Overstaying OFWs from Saudi to be Repatriated

King Abdullah bin Abdul Aziz. (2002 photo)Image via WikipediaThe Kingdom of Saudi Arabia has agreed to facilitate the repatriation of 4,500 overstaying Overseas Filipino Workers (OFWs), Vice President Jejomar C. Binay said Wednesday.
 
“The decision to facilitate the repatriation of the ‘overstayers’ is a favor we owe to the generosity of the Custodian of the Two Holy Mosques, King Abdullah bin Abdul Aziz Al-Saud, who has amnestied so many OFWs in the past,” Binay said upon his arrival from a week-long trip to Qatar and Saudi Arabia.
 
Binay, who is also the Presidential Adviser for OFW Concerns, said he expects the repatriation to commence “as soon as the required travel documentation is completed, and the individual concerned has acquired a plane ticket.” 
 
The Vice President said he has already instructed the Philippine Embassy in Riyadh to work on the travel documents of the OFWs.
 
The government will also need at least  P143 million to pay for the plane tickets of  the 4,500 overstaying OFWs  at the resource centers in Riyadh and Jeddah, the Hajj Terminal and private homes in Saudi Arabia.
 
“Until this happens, the government will have to continue paying 15 Saudi Arabian Riyals per day for every OFW awaiting repatriation at the Hajj Terminal,” he said.
 
Binay also said ranking ministers of the Saudi government “look forward to a quick solution of the problems that have arisen from the new conditions which our government has incorporated into our workers’ contract  without any prior bilateral consultation, so that the hiring of more household workers, which is now suspended, could soon resume.”
 
A bilateral meeting will be held in Manila starting April 15 to discuss the issue.
 
The Saudi officials pointed out in their meetings with Binay that Filipinos have become part of almost every Saudi Arabian household, many of them having stayed with the same Arab family for as long as 25 years. 
 
The Vice President quoted one minister as saying, “We cannot help but love them and take care of them because they rear our children with such gentleness and love.”
Binay, who also met with Saudi Labor Minister Adel M. Fakeih, said that the Saudi government was determined to reform the entire recruitment process for the benefit of the workers and their host and employers.

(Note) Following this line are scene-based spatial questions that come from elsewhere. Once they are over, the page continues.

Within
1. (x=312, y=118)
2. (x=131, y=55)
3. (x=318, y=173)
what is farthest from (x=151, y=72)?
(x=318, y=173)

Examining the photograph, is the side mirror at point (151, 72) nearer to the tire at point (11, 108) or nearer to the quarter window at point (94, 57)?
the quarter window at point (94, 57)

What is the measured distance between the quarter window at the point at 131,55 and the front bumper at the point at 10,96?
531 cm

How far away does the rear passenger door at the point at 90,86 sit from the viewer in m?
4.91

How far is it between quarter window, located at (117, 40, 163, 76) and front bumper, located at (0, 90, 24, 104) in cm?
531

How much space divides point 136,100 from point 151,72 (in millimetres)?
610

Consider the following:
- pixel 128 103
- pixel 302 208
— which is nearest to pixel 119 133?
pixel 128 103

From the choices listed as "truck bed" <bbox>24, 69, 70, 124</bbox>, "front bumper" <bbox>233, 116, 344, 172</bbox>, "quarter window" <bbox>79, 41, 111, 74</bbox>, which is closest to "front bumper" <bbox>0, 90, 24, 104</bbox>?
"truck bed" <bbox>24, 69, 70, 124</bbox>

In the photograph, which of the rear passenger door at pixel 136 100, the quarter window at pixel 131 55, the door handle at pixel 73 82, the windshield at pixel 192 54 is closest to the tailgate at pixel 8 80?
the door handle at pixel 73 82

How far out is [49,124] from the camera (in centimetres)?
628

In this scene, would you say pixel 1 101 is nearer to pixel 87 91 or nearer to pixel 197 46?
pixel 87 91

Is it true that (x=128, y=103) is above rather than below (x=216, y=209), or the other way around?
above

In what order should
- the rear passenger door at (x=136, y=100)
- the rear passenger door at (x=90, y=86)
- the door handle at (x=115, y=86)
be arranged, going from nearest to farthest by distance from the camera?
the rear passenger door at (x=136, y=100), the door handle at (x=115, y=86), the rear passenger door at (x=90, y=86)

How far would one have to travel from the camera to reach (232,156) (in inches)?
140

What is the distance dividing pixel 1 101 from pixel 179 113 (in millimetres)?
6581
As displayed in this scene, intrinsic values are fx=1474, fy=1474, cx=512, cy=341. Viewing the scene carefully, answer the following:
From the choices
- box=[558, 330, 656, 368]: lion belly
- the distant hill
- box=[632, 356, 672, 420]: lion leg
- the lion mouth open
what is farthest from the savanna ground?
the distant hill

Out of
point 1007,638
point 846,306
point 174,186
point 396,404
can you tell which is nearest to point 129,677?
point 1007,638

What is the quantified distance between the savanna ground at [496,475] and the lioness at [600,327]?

Among the projected reform would be the setting up of a 24-hour hotline which employees could use to report any complaint to the authorities, a system that would allow every employee to keep a bank account and require the employer to deposit her salary without any delay in that account, and legal assistance such as translation services in case of court cases.
 
The minister called it “infrastructure of justice,” which he said could be in place before the end of the year.

Vice President Binay also had productive meetings with Saudi and Qatar’s political leaders, leading financiers and investors, who all expressed high hopes for the Aquino administration and agreed to consider the Philippines as a possible site for significant investments in agriculture, infrastructure and renewable energy. 

“This trip has further strengthened my faith in our OFWs as our most effective ambassadors abroad, and that partly because of them we have gained true and sincere friends in the highest places in the Middle East,” he said.